[問題の説明]
本文を読んで、次の問いに答えてください。
(a) 昼食で喉にひっかかったものは何か。
(b) プレドニンは何mgに減ったか。
(c) 立ったりしゃがんだりの練習には何が使われたか。

昼食の焼きそばが喉にひっかかり、むせてしまう。嚥下障害と言うらしい。飲み込む筋力まで落ちている。

朗報は、プレドニンが65mgに減ったこと。40mgぐらいになったときが退院のタイミングだと言われたが、果たしていつなのか……。

   *

本日も美男子の理学療法士(斎藤工と命名)さんとリハビリ。
日常生活でも立ったりしゃがんだりが大変ということで、練習用の浴槽を使っての練習。

「普段通りに入ってみてください」と言われ、着ている病衣を脱ごうとして止められる。
「そういうことじゃなく。動作だけ」

いつも距離感の近い斎藤工がよりグッと瞳を近づけてくる。

「あ……いや……」
「大丈夫です? 手伝いましょうか?」
「くぁwせdrftgyふじこlp……」

[情報]
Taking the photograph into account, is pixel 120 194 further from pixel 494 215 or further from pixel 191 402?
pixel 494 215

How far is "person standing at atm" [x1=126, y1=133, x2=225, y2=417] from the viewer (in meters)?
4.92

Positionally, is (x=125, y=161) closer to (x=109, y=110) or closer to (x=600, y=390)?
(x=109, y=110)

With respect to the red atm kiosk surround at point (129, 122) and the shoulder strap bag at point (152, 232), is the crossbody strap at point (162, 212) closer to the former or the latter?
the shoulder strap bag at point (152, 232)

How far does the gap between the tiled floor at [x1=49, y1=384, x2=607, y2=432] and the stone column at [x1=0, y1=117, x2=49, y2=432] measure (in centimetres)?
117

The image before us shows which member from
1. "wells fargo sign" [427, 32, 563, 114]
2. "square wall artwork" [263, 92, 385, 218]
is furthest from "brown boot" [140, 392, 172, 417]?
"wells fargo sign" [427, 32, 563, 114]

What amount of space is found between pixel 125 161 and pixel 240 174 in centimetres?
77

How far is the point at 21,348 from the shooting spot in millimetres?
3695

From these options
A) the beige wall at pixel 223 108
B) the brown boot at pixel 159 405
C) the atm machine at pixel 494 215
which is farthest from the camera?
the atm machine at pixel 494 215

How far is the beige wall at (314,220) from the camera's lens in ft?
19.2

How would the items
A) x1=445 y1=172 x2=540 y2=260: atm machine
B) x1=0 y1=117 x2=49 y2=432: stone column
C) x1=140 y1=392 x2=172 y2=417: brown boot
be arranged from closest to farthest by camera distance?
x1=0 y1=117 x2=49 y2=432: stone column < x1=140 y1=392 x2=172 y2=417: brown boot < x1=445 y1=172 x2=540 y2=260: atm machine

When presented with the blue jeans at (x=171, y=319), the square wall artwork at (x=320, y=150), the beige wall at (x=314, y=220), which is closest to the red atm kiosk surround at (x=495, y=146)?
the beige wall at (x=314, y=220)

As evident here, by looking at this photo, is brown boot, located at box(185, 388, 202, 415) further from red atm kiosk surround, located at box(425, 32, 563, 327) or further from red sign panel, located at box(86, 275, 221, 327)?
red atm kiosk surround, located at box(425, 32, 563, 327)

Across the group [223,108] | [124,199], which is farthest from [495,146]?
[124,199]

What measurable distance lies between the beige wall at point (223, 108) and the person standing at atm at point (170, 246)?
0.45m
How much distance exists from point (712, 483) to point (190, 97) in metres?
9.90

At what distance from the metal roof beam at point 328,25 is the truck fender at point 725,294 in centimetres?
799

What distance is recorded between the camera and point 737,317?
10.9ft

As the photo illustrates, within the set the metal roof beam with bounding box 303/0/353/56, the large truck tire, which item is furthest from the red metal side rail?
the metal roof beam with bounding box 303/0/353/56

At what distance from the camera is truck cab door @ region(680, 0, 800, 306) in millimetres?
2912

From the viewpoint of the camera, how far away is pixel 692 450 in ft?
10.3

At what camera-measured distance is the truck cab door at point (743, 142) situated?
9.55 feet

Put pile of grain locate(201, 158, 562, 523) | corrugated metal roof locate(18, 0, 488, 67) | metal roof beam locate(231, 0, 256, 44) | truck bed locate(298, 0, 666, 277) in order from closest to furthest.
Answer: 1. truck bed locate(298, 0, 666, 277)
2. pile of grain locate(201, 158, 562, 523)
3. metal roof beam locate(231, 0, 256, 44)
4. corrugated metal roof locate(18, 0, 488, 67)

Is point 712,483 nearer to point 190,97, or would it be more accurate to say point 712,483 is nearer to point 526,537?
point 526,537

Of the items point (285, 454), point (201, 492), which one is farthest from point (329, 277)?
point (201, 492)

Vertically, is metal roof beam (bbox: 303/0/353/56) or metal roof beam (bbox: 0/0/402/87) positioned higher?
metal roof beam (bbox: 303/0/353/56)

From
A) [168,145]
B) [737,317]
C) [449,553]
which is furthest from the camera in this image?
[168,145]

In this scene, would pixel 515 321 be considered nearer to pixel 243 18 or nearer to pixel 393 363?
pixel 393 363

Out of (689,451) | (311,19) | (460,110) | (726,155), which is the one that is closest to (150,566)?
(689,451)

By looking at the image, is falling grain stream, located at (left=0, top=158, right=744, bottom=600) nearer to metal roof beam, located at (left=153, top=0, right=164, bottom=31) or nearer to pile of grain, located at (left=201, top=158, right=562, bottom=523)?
==
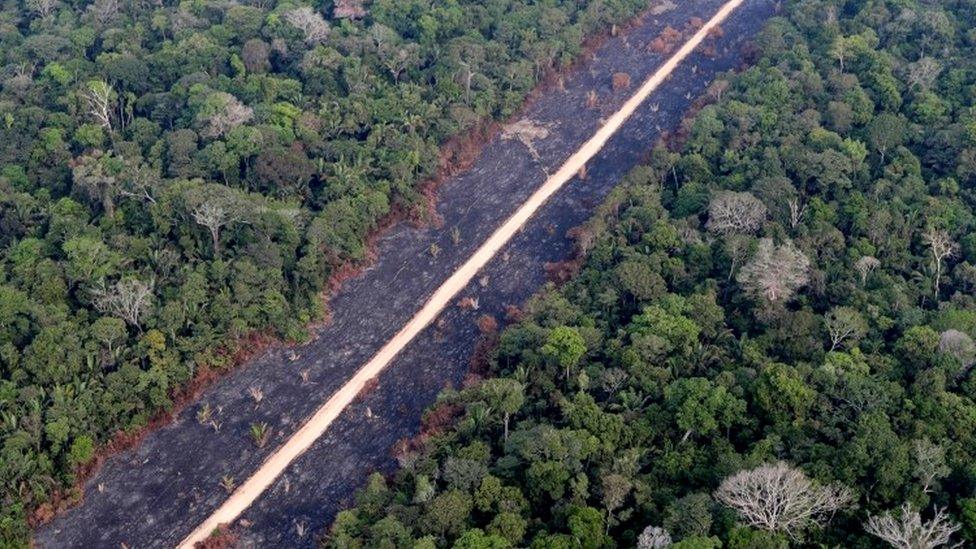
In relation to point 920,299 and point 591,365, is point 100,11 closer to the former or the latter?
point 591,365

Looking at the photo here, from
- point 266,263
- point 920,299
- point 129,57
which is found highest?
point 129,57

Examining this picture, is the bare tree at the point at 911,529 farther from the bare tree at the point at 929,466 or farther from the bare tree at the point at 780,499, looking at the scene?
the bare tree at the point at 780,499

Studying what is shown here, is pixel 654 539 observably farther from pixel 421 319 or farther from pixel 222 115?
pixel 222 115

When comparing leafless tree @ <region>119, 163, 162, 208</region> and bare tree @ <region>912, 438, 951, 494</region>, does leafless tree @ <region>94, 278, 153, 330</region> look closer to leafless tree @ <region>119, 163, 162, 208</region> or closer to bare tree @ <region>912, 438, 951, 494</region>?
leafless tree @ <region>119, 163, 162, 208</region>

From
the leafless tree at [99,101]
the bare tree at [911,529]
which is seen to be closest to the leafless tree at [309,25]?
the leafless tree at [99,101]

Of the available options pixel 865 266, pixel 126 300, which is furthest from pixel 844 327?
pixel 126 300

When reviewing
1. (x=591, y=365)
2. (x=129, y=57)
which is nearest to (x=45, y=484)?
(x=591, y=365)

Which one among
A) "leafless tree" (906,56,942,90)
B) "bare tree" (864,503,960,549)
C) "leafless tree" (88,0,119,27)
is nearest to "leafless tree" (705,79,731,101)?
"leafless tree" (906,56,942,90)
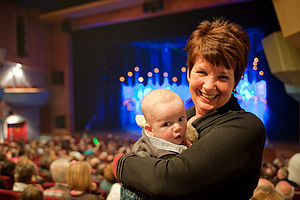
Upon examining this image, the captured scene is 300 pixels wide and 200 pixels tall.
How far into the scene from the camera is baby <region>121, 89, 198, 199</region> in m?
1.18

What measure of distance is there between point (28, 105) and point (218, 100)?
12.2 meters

[解答]
(a) 焼きそば
(b) 65mg
(c) 練習用の浴槽